Ham-Mihan
- Type: Daily newspaper
- Founder: Gholamhossein Karbaschi
- Founded: January 2000
- Ceased publication: July 2009
- Political alignment: Reformism (Iranian)
- Language: Persian
- Headquarters: Tehran, Iran
- Website: hammihanonline.ir

= Ham-Mihan =

Newspaper in Iran from 2000 to 2009

Ham-Mihan was a reformist Persian-language daily newspaper in Tehran, Iran. It was in circulation between 2000 and 2009.

==History and profile==
In January 2000 Gholamhossein Karbaschi, former mayor of Tehran, established Ham Mihan after he was released from prison. He also ran the paper and was its managing editor.

The chief editor of Ham-Mihan was Mohammad Ghouchani.

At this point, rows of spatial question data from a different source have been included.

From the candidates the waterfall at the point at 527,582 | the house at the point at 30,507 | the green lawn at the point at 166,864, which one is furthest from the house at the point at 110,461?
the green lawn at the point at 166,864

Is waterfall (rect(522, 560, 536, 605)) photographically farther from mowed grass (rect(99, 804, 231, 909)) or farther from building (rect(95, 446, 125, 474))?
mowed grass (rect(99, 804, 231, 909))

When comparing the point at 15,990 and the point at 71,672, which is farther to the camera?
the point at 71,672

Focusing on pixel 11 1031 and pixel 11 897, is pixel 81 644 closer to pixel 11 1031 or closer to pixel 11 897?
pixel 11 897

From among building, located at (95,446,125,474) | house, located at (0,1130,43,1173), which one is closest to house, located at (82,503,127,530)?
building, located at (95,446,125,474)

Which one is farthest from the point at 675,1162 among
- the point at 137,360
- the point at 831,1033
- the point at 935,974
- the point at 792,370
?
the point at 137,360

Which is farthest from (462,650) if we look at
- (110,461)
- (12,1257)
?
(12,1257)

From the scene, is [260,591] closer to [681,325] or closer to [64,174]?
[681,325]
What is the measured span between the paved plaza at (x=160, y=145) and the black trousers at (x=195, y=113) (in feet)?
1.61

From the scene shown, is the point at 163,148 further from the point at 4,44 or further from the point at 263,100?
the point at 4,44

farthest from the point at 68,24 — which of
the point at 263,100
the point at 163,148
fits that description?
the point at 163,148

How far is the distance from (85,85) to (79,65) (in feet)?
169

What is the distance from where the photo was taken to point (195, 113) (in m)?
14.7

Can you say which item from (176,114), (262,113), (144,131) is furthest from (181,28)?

Mohammad Atrianfar served as the policy director of the paper which was based in Tehran.

The paper backed Akbar Hashemi Rafsanjani in the presidential elections held in 2005. It was temporarily closed in May 2000 and in July 2007 by a court in Tehran. The paper was relaunched in 2009, but was suspended in July 2009.

In September 2013, Karbaschi petitioned the Ministry of Culture and Islamic Guidance to lift the ban on publication and his request was accepted. However, the publication license was not granted.